For shared reference datasets, weave-level lookups provide more control than thread-level caching. Define the lookup in the weave's lookups block and reference it from thread sources:

# orders.weave
config_version: "1.0"

lookups:
  dim_product:
    source:
      type: delta
      alias: silver.dim_product
    materialize: true
    strategy: cache

threads:
  - ref: facts/fact_orders.thread
  - ref: facts/fact_returns.thread

# facts/fact_orders.thread — references the lookup
sources:
  orders:
    type: delta
    alias: raw.orders
  products:
    lookup: dim_product   # resolved from the weave's lookups map

steps:
  - join:
      source: products
      type: left
      on: [product_id]

The lookup is read once before threads start and shared across all threads that reference it. Choose strategy: broadcast for small datasets that benefit from Spark broadcast join hints, or strategy: cache (the default) for larger datasets.

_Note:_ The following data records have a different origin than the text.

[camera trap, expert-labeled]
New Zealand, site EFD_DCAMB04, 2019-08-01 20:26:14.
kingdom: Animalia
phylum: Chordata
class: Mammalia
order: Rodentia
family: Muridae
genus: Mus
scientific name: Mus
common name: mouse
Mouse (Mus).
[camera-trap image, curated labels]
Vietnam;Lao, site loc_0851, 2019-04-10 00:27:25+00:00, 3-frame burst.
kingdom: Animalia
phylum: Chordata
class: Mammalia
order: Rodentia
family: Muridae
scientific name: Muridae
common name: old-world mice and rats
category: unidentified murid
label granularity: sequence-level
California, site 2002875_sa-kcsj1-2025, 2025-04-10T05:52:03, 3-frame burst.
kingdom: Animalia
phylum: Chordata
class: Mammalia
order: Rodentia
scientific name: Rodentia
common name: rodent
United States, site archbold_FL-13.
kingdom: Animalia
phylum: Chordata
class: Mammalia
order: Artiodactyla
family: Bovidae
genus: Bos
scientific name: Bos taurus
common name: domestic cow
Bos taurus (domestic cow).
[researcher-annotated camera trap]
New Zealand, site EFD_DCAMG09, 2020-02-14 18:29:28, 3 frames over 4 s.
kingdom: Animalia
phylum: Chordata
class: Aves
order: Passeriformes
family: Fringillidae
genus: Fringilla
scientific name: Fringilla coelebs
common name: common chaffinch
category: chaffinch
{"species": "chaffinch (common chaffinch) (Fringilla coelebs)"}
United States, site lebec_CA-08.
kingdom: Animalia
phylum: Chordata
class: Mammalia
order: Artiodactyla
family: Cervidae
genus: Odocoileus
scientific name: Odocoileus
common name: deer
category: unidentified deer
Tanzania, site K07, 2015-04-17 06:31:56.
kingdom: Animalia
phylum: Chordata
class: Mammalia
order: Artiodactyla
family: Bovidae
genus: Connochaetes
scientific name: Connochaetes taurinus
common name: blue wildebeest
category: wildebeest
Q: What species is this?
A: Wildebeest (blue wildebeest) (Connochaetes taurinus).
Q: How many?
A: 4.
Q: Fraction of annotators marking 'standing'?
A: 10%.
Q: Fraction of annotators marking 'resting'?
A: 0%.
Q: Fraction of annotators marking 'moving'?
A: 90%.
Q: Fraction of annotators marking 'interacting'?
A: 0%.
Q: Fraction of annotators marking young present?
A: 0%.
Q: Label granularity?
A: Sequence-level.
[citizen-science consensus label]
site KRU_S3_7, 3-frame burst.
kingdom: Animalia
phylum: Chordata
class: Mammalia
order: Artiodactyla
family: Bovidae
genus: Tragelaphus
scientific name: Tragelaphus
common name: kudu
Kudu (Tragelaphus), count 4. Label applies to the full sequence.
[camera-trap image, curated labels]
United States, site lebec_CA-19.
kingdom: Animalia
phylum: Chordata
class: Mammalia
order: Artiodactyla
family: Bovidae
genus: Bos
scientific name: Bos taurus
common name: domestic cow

Step 5 -- Narrow a lookup for efficiency¶

When a lookup table has many columns but threads only need a few, use narrow lookup fields to reduce memory:

lookups:
  dim_product:
    source:
      type: delta
      alias: silver.dim_product
    materialize: true
    key: [product_id]
    values: [product_name, category]
    filter: "is_active = true"
    unique_key: true

Field	Purpose
`key`	Join key columns — always retained in the projection
`values`	Payload columns to keep. Only `key` + `values` columns are cached.
`filter`	SQL WHERE expression applied before projection
`unique_key`	Validate that `key` columns are unique after filtering
`on_failure`	Behavior on duplicate keys: `"abort"` (default) or `"warn"`

key and values must not overlap. If values is set, key is required.

Verify caching behavior¶

Use plan mode to check which threads are cache targets before running:

result = ctx.run("orders.weave", mode="plan")
print(result.summary())      # cache targets are marked with an asterisk (e.g., dim_product*)
print(result.explain())      # "Cache targets" section lists each target and consumer count

To observe cache lifecycle events at runtime, use verbose or debug log level:

ctx = Context(spark, "my-project.weevr", log_level="verbose")
result = ctx.run("orders.weave")

Look for these log entries:

Thread auto-caching — Cached output of thread and Unpersisted cached output of thread confirm the CacheManager is persisting and releasing thread outputs.
Lookup materialization — Materialized lookup '<name>' confirms weave-level lookups are being pre-read and cached.